Over the past year, restaurants across Pennsylvania have spent millions and millions of dollars reconfiguring themselves to sell take-out drinks and build outdoor shelters in nearby parking lots, so people can keep going. eat outside without risking infection with COVID-19.
That huge investment collided this week with the state’s Republican Party and its vindictive crusade against Democratic Governor Tom Wolf. Takeaway drinks and outdoor construction were made possible by Wolf’s declaration of pandemic emergency, which the state’s GOP absurdly attacked as some sort of fatal blow to freedom. So they added a constitutional amendment to the recent ballot in the primary elections that would give the legislature the power to overrule a governor’s declaration of emergency.
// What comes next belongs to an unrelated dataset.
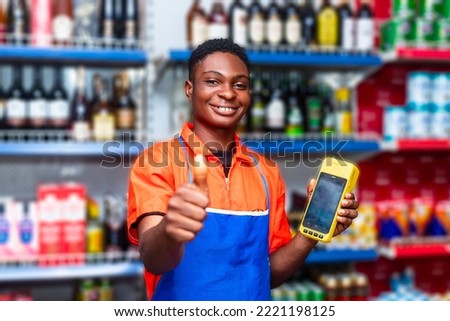 happy black male shop attendant smiling giving thumbs for approval whilst holding terminal machine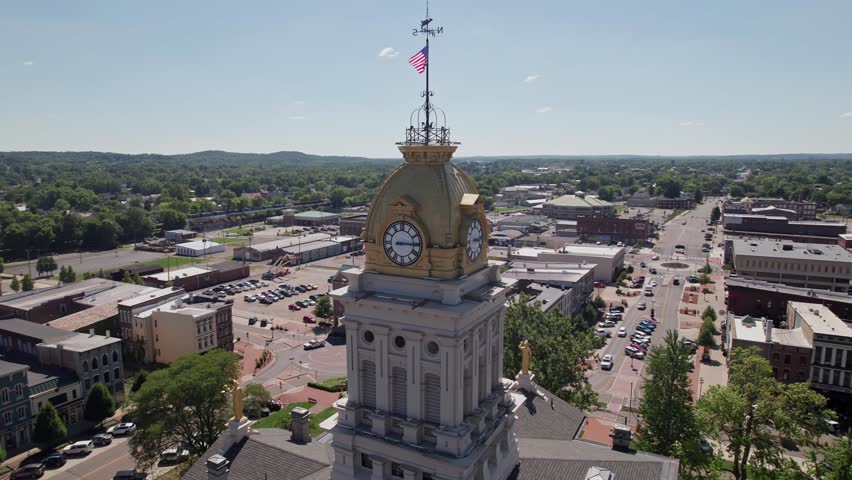 Aerial view and drone shot of clocktower government tower and building structure in the center of Newark, Ohio east of Columbus, OH with downtown buildings, small businesses, and residential district.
Unfortunately (in part because it was a low-turnout primary), this amendment was passed, and the Pennsylvania legislature duly rescinded Wolf’s declaration of emergency. The Pennsylvania Liquor Control Board then ruled that the provisions allowing take-out drinks and alfresco dining had been repealed. Oops!
It’s infuriating both because Republicans clearly haven’t given much thought to what they’re doing (they’ve since proposed a bill to legalize take-out drinks, but paired it with a measure to undermine the state’s alcohol monopoly, so Wolf is likely to veto it), and because this is precisely the wrong action to take with outdoor dining in the future. There will no doubt be a huge fight this summer, even in dense cities like Philadelphia and New York, over whether to sacrifice a few parking spots so restaurants can conserve space for alfresco dining. . Even the slightest restriction on driving tends to provoke furious protests from drivers.
But in truth, alfresco dining during the pandemic has been a very welcome takeover of public property – removing space from the hugely undervalued car storage and moving it to more pleasant, pedestrianized neighborhoods. Take-out drinks could be phased out when the pandemic is truly over, but alfresco dining rooms are expected to remain indefinitely. Cities should be for people, not vehicles.